- [Problem statement] Don't include pictures. Quote the lines below from the first through the line that contains "Plenário inicia votação".

- [Input]
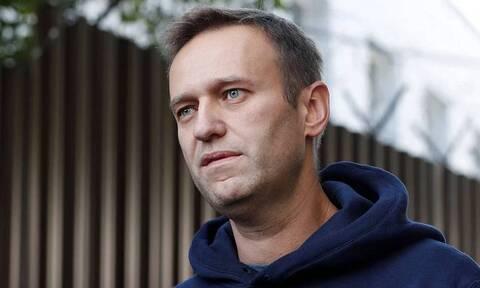 Навального доставили в полицию Химок. Вопрос об аресте рассматривают прямо там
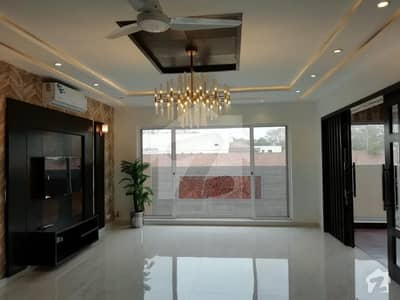 1 kanal brand new muzhair muneer design for sale Dha phase 6 near DHA Office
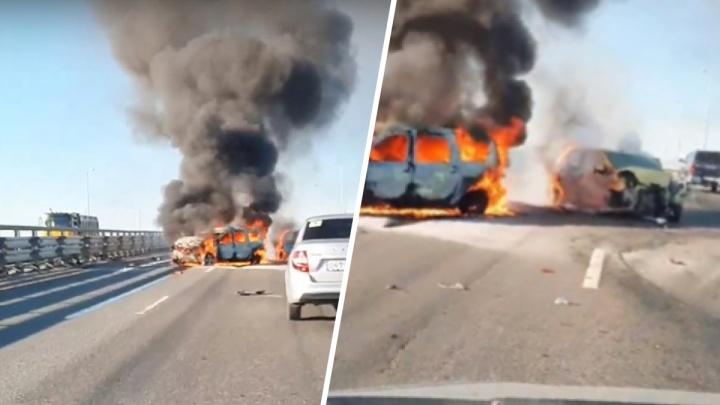 На Красавинском мосту в Перми загорелись две машины. Видео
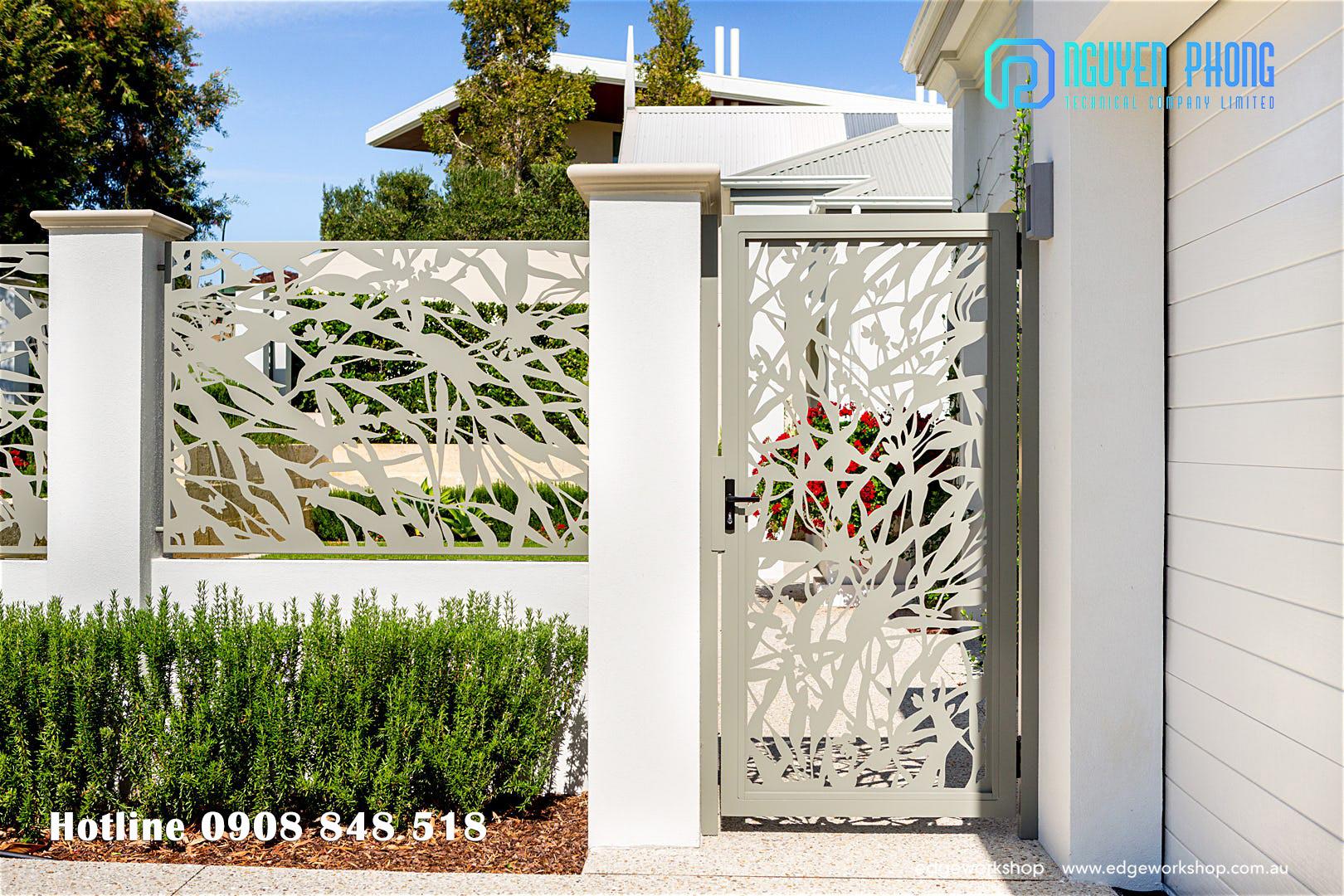 Hàng rào sắt hoa văn tinh tế cắt CNC, hàng rào sắt uốn cổ điển cho nhà đẹp 2021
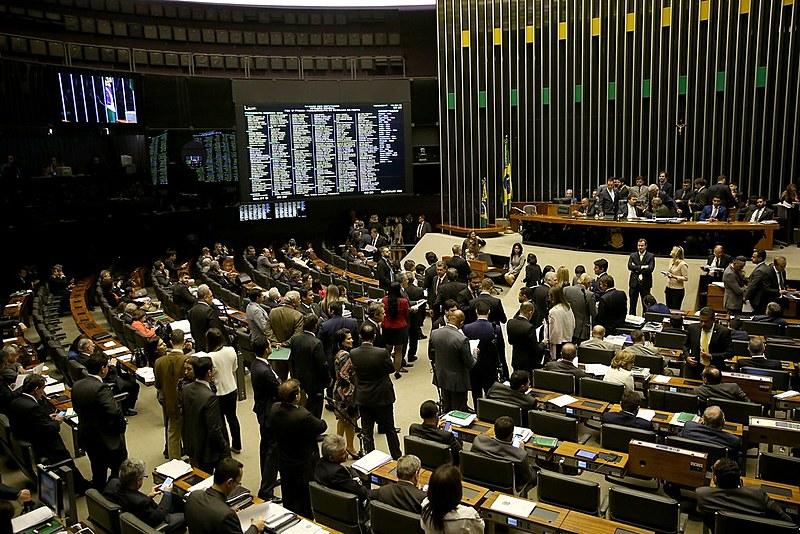 Plenário inicia votação da Proposta de Emenda à Constituição (PEC) 77/03, que trata de reforma política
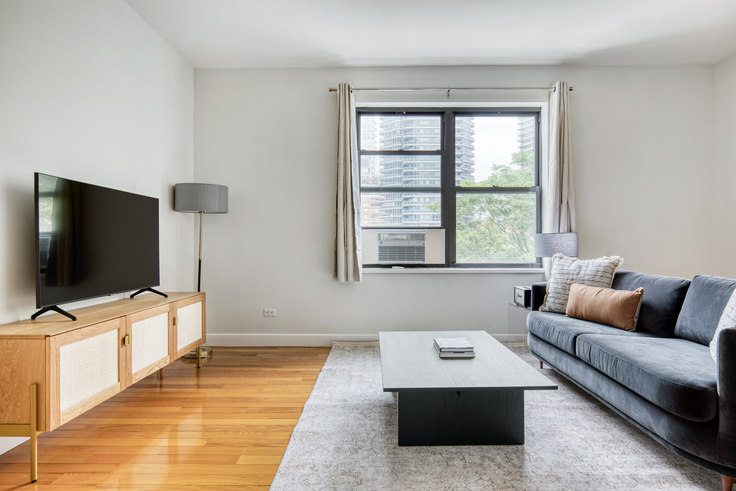 Studio furnished apartment in Stonehenge 61, 252 E 61st St 640, Upper East Side, New York, photo 1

- [Answer to the problem]
 Навального доставили в полицию Химок. Вопрос об аресте рассматривают прямо там
 1 kanal brand new muzhair muneer design for sale Dha phase 6 near DHA Office
 На Красавинском мосту в Перми загорелись две машины. Видео
 Hàng rào sắt hoa văn tinh tế cắt CNC, hàng rào sắt uốn cổ điển cho nhà đẹp 2021
 Plenário inicia votação da Proposta de Emenda à Constituição (PEC) 77/03, que trata de reforma política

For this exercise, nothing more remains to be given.